I have heard people say it is not worth trying to mate two unmatched case halves together. You have it even worse since you are mating across model years with the wrong trap door.
First headache is the cylinder spigots, the big holes where the cylinders mount. The factory machined those with two specific case halves mated together. The top surface is dead flat for the cylinder flange, and the hole is perfect, with no little "steps" where the two halves meet. I am told a rock-star machinist can pull the studs and machine the deck with a file-- I am doubtful of that. Otherwise you jig the assembled cases in a Bridgeport or other knee mill and deck the cylinder mating surfaces with a flycutter. If the steps across the halves are small enough to let the cylinders in, well, you lucked out. Otherwise you have to true up those big holes so the cylinders slide in.
OK, now the cylinders fit, but you have to make sure the flywheel bearing are co-linear. They can't be off centerline, even a few thousandths will screw things up. So there is a line hone you can buy from Eastern or most mechanics use a Sunnen hone with the right tool.

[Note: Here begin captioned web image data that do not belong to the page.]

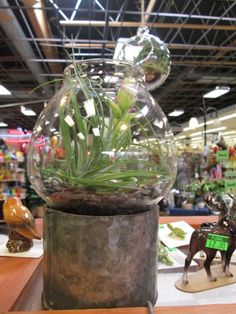 air plant terrarium in candle holder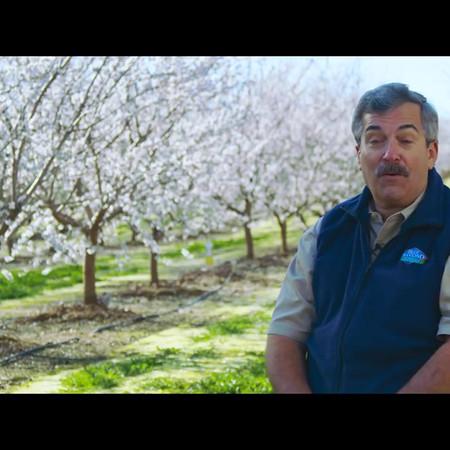 Almond Breeze Grower Series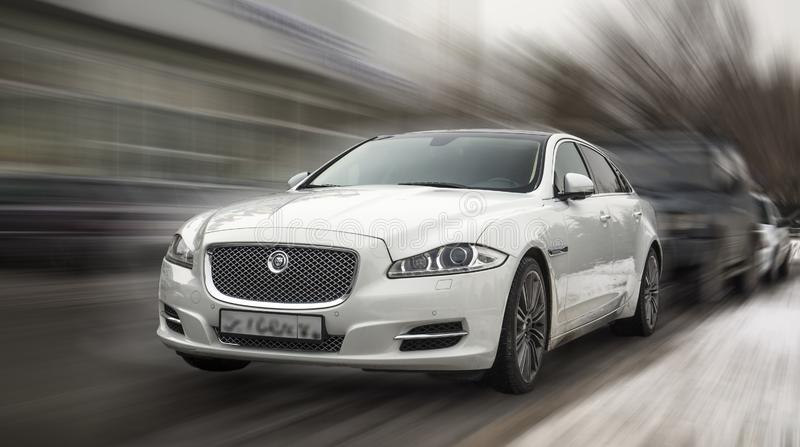Jaguar vit bil arkivbilder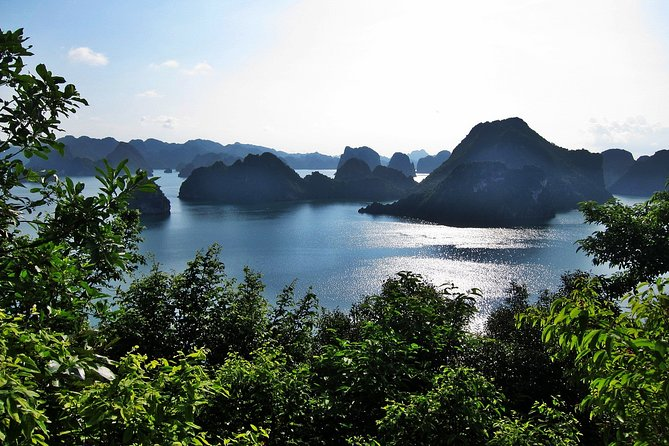 Halong Bay 2 Days with Viola Cruise 4 Star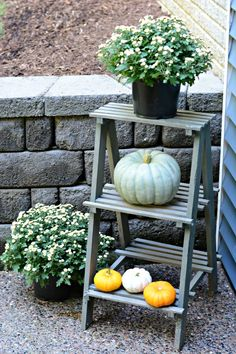 Use a small ladder as a flower stand.  Great for Fall mums!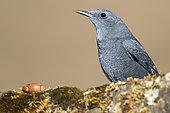 Blue rock Thrush (Monticola solitarius) male on rock, Cordoba, Spain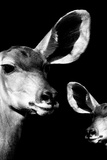 Safari Profile Collection - Antelope and Baby Black Edition VI Photographic Print by Philippe Hugonnard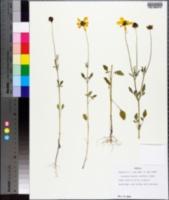 Coreopsis basalis image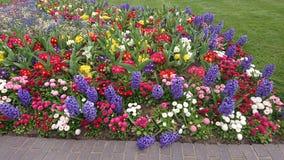 Fleurs colorées de ressort pendant la journée image libre de droits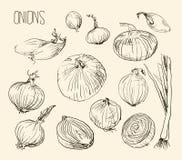 Oignon de semence, illustration Image libre de droits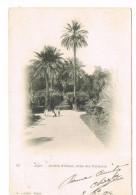 CPA - ALGER-  Jardin D´Essai- Allée Des Palmiers  -    (056) - Alger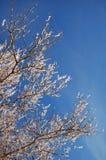 Embranchez-vous dans la neige Image libre de droits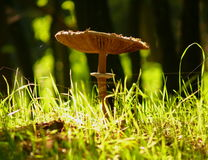 pilz Stockfotos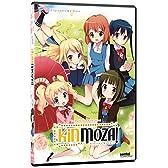 きんいろモザイク: コンプリート・コレクション 北米版 / Kinmoza: Complete Collection [DVD][Import]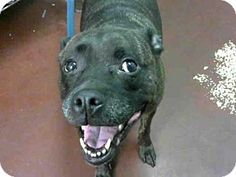 ACT QUICKLY OUT OF TIME PLEASE SHARE NOW  Atlanta, GA - Pit Bull Terrier. Meet KAREN, a dog for adoption. http://www.adoptapet.com/pet/16291491-atlanta-georgia-pit-bull-terrier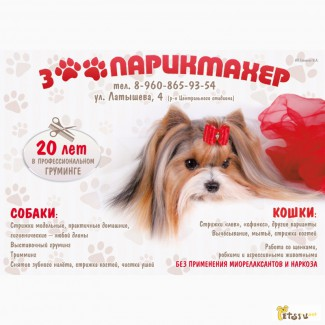 Стрижка собак и кошек в Астрахани. Профессиональный грумер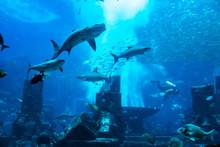 Large Aquarium In Hotel Atlant...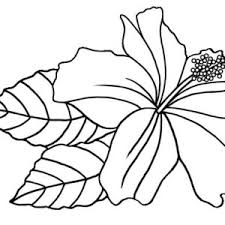 hibiscus coloring page 100 images hibiscus umbrella for bird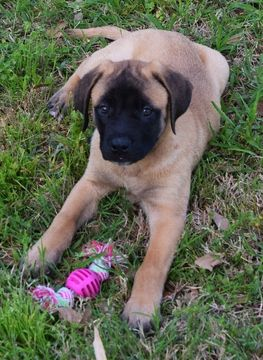 Litter of 5 Mastiff puppies for sale in FORNEY, TX. ADN-26433 on PuppyFinder.com Gender: Male. Age: 8 Weeks Old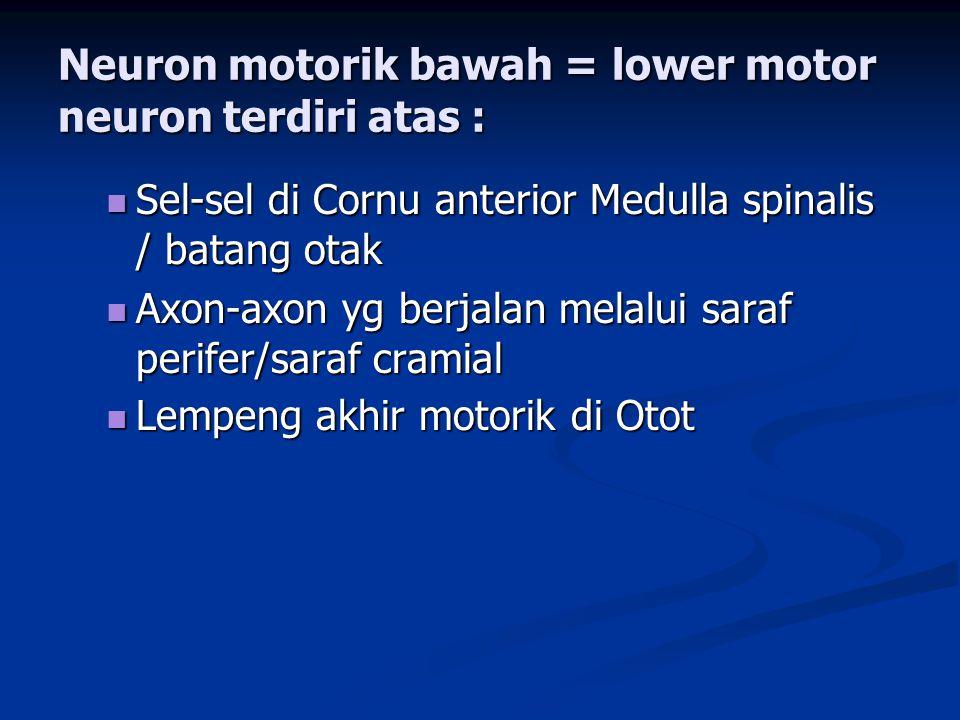 Neuron motorik bawah = lower motor neuron terdiri atas :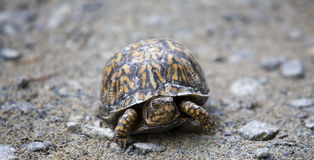 asksköldpadda Arkivfoton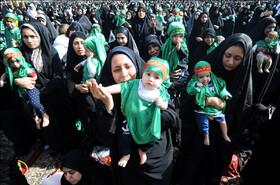 ابراز ارادت شیرخوارگان حسینی به دردانه سیدالشهدا(ع) در ایران و ۴۰ کشور جهان+عکس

You have even more problems without a "mated" trap door. If you have cone dowels you have to find a cone dowel trap door. Either than or get the cones out, locate the right half in a mill, slap on the left half after removing the cones, and then move around the trap door until it matches the mainshaft and counter-shaft holes in the right case-- exactly. Then you hard-clamp the trap door and machine new dowel pin holes and install the dowels.
Even that is not enough-- you need to assemble the empty cases and trap door and line-bore the mainshaft bearing. You can use the Eastern 200-dollar tool, or a Sunnen hone. I showed using the tool
in this article. There is a table on the last page showing the tools, including the one to hone the crankcases. Sorry, I don't lend tools or work on other people's bikes, but there are plenty of good machinists out there. You need a machinist, or a very very good mechanic.
If your left case has trap door cone dowels, I would beg one of these fine gentleman for a cone-style trap door-- then do the line-hone and you might be OK.